■ What is expected:
From the listing that follows, extract every line and set it down unaltered.

■ Supplied material:

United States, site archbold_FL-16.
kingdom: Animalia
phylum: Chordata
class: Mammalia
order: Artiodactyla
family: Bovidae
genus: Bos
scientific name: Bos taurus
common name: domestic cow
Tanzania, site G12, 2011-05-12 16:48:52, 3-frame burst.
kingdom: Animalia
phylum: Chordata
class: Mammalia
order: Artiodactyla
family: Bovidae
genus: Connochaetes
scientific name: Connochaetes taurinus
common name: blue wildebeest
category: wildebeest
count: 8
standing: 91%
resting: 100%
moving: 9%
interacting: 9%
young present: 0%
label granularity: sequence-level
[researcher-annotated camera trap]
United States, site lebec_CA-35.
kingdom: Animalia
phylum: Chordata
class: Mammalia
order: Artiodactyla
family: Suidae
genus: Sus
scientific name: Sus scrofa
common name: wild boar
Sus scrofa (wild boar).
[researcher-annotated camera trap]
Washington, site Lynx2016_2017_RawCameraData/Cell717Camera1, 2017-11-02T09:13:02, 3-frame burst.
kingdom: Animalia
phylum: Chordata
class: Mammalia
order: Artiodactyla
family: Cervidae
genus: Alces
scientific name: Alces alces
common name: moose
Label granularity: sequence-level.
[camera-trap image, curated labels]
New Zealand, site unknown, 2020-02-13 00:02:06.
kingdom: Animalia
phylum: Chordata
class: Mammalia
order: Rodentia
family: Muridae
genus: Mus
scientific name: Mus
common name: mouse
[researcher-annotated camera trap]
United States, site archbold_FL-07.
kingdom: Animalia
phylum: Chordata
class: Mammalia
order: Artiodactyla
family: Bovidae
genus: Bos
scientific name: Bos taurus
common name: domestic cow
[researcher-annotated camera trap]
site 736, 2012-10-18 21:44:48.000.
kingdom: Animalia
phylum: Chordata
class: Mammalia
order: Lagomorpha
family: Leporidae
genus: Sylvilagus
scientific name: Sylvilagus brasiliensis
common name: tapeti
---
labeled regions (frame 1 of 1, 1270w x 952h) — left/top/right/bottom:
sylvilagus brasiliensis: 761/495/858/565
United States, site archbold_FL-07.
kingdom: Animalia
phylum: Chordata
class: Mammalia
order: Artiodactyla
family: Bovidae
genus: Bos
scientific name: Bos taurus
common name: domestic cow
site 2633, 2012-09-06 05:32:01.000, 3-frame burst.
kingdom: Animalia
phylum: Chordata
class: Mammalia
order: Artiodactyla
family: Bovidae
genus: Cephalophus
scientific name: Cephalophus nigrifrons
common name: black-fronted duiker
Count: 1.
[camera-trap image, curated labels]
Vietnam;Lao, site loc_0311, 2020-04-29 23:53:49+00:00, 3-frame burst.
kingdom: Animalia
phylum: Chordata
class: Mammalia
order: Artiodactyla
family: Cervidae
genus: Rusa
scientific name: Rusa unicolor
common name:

■ Written answer:
United States, site archbold_FL-16.
kingdom: Animalia
phylum: Chordata
class: Mammalia
order: Artiodactyla
family: Bovidae
genus: Bos
scientific name: Bos taurus
common name: domestic cow
Tanzania, site G12, 2011-05-12 16:48:52, 3-frame burst.
kingdom: Animalia
phylum: Chordata
class: Mammalia
order: Artiodactyla
family: Bovidae
genus: Connochaetes
scientific name: Connochaetes taurinus
common name: blue wildebeest
category: wildebeest
count: 8
standing: 91%
resting: 100%
moving: 9%
interacting: 9%
young present: 0%
label granularity: sequence-level
[researcher-annotated camera trap]
United States, site lebec_CA-35.
kingdom: Animalia
phylum: Chordata
class: Mammalia
order: Artiodactyla
family: Suidae
genus: Sus
scientific name: Sus scrofa
common name: wild boar
Sus scrofa (wild boar).
[researcher-annotated camera trap]
Washington, site Lynx2016_2017_RawCameraData/Cell717Camera1, 2017-11-02T09:13:02, 3-frame burst.
kingdom: Animalia
phylum: Chordata
class: Mammalia
order: Artiodactyla
family: Cervidae
genus: Alces
scientific name: Alces alces
common name: moose
Label granularity: sequence-level.
[camera-trap image, curated labels]
New Zealand, site unknown, 2020-02-13 00:02:06.
kingdom: Animalia
phylum: Chordata
class: Mammalia
order: Rodentia
family: Muridae
genus: Mus
scientific name: Mus
common name: mouse
[researcher-annotated camera trap]
United States, site archbold_FL-07.
kingdom: Animalia
phylum: Chordata
class: Mammalia
order: Artiodactyla
family: Bovidae
genus: Bos
scientific name: Bos taurus
common name: domestic cow
[researcher-annotated camera trap]
site 736, 2012-10-18 21:44:48.000.
kingdom: Animalia
phylum: Chordata
class: Mammalia
order: Lagomorpha
family: Leporidae
genus: Sylvilagus
scientific name: Sylvilagus brasiliensis
common name: tapeti
---
labeled regions (frame 1 of 1, 1270w x 952h) — left/top/right/bottom:
sylvilagus brasiliensis: 761/495/858/565
United States, site archbold_FL-07.
kingdom: Animalia
phylum: Chordata
class: Mammalia
order: Artiodactyla
family: Bovidae
genus: Bos
scientific name: Bos taurus
common name: domestic cow
site 2633, 2012-09-06 05:32:01.000, 3-frame burst.
kingdom: Animalia
phylum: Chordata
class: Mammalia
order: Artiodactyla
family: Bovidae
genus: Cephalophus
scientific name: Cephalophus nigrifrons
common name: black-fronted duiker
Count: 1.
[camera-trap image, curated labels]
Vietnam;Lao, site loc_0311, 2020-04-29 23:53:49+00:00, 3-frame burst.
kingdom: Animalia
phylum: Chordata
class: Mammalia
order: Artiodactyla
family: Cervidae
genus: Rusa
scientific name: Rusa unicolor
common name:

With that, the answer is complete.